TO-DO LIST
(a) In the Upper Deschutes essay, which town was the unfamiliar river section near?
(b) Carry on the Upper Deschutes essay, starting right after its final sentence.

GIVEN TEXT
++++++++++

UPPER
DESCHUTES: An Exploration. By Damien Nurre
As
fishermen, there are many things to learn, new places
to cast a fly, and discoveries to make. It's what keeps
us stomping through the brush to get to that hole just
up stream, around the bend and over those big boulders.
It is the unknown that fuels our desire for the freshness
a new discovery provides. Even after several unsuccessful
outings, it's the glimmer that today's the day that
urges us to put those waders on again. New discoveries
are what I live for.
Last July I made a discovery. It had been awhile since
my last "first time". So perhaps that is why
this specific day resonates in my database. It was the
middle of the month, and I had my first day off in 12.
As a fishing guide, I'm often asked the question, "What
do you do on your day off?" To which, the standard
response is, "I go fishing." Even if it isn't
the truth, it adds to the lore a fishing guide has in
eyes of his clients. But, on that day, it was the truth.
I was headed to the river, to an unfamiliar section, of
an old familiar friend.
Joined by my friend, and fellow guide, Matt, we headed
south from Bend to a section of the Upper Deschutes near
La Pine. Naively unaware at the time, we were on our way
to our greatest discovery of the summer.

++++++++++

Data entries:

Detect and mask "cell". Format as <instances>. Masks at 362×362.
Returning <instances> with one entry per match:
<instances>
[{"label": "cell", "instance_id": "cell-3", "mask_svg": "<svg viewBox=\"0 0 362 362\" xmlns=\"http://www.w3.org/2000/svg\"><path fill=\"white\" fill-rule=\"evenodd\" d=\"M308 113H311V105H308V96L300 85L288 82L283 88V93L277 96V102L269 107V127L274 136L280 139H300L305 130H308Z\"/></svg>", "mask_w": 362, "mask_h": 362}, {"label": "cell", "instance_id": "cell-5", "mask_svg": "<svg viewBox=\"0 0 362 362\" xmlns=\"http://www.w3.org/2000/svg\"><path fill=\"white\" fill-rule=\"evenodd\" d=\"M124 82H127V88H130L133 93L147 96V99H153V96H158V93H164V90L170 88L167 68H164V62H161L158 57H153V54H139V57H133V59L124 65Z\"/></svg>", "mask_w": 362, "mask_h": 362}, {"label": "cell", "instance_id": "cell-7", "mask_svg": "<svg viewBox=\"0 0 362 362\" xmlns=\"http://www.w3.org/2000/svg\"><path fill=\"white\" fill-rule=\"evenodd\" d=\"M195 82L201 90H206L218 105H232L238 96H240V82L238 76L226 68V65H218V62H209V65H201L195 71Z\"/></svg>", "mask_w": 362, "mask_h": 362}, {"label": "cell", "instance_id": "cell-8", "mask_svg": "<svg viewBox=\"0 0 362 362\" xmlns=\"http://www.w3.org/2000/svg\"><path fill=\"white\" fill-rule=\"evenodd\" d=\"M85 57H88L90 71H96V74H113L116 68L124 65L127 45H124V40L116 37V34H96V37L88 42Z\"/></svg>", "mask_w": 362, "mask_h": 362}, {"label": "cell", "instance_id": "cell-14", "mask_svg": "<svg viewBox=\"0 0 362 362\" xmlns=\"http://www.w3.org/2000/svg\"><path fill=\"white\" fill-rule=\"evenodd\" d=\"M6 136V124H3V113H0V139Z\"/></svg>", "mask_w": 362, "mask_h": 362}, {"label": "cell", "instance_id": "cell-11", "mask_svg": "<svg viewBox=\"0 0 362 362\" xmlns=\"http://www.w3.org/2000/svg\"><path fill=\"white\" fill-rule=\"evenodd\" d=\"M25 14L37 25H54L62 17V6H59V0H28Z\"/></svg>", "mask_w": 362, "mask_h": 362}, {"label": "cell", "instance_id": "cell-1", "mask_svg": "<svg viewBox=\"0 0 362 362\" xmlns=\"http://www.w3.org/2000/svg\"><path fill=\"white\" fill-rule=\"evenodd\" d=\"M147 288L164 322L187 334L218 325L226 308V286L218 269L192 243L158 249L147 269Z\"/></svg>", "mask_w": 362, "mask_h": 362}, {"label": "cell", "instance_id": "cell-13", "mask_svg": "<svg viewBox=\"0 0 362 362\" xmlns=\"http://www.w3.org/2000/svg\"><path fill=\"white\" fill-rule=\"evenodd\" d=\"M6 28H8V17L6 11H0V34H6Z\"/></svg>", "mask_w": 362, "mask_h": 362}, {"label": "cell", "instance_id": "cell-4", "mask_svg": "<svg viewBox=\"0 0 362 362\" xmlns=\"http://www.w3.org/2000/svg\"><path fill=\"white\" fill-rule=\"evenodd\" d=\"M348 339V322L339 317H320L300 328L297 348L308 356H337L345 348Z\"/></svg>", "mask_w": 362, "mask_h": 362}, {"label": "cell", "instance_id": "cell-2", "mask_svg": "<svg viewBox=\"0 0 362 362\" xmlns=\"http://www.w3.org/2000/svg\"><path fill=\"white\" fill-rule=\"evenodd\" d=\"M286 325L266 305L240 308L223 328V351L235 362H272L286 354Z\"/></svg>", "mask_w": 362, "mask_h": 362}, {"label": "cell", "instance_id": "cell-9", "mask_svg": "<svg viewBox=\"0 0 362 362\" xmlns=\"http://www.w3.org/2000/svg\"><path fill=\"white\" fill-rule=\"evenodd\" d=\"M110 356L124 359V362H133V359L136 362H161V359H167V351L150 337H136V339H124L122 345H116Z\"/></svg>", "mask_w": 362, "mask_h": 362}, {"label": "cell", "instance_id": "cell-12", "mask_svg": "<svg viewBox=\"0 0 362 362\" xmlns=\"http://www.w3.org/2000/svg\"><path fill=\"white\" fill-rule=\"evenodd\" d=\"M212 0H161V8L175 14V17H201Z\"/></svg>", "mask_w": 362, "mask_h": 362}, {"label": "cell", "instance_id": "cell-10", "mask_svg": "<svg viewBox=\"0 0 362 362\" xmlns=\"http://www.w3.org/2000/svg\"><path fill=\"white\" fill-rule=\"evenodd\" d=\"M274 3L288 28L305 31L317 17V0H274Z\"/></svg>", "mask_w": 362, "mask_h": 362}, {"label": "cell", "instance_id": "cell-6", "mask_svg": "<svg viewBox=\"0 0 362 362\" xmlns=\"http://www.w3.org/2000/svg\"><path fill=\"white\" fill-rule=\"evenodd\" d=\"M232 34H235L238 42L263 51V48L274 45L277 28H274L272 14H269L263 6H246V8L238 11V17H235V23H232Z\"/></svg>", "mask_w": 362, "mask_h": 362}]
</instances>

++++++++++

RESULTS IN ORDER
(a) La Pine

(b)
Both Matt and I were jumpy, fueled by the excitement
of the unknown. We had both conducted some research
about this section of the Upper D, yet we were armed
with limited information. We had probed a few locals,
who had more fishing experience in this area than either
of us has on this planet. Our questions were standard.
Where should we go? What flies should we fish? What
will we catch? It was the answers to these questions
that commanded us on our mission. Specifically the answer
to "what will we catch?" Blindly believing
the answers we received, we sought to discover the truth
with our own eyes.
When a fellow angler tells you a story of about catching
dozens of 8-10 inch trout on dry flies, you probably think
"cool". The story and the place is then dumped
deep into a reservoir of fishing spots to check out once
you no longer feel the desire to catch the big, bigger,
biggest trout. But, when he tells you, he's caught fish
measured in pounds, not inches; you owe it to yourself
to investigate.
As we made the 40 min drive, we exchanged stories from
"so and so" who said "fish this or that".
Could these fables really be true? Our excitement was
building, and the fishing tales fueled my own anxiousness.
I knew we where heading down a road few other anglers
in Central Oregon bother to drive. It's understandable.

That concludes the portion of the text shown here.